[SUPPLIED RECORDS]
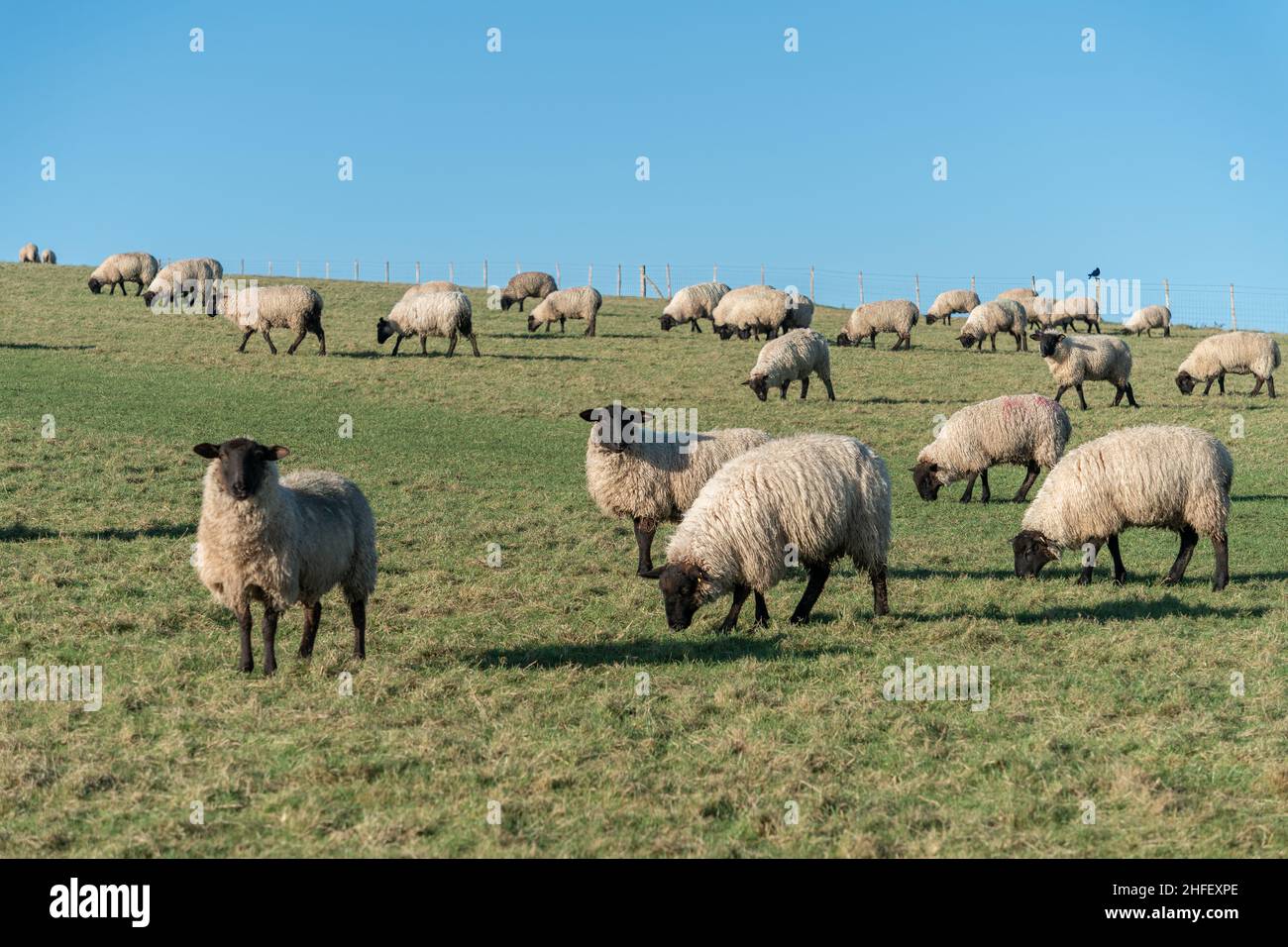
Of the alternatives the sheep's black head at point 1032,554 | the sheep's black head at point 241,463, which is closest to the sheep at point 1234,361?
---
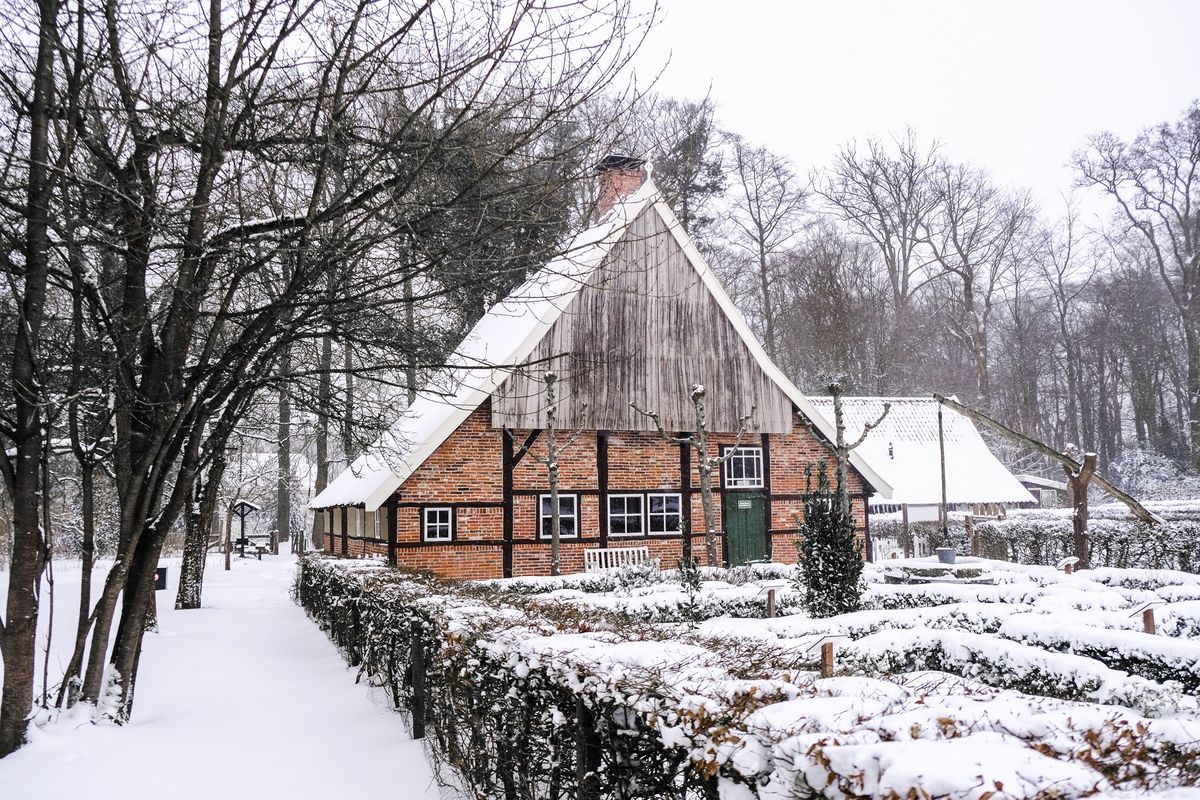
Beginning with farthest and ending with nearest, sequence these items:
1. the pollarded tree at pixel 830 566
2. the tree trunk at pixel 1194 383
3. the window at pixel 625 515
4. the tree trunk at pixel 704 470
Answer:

[GIVEN INSTRUCTION]
Which of the lines above contain the word "tree"? Copy out each of them.

[REPLY TO THE EXERCISE]
1. the pollarded tree at pixel 830 566
2. the tree trunk at pixel 1194 383
4. the tree trunk at pixel 704 470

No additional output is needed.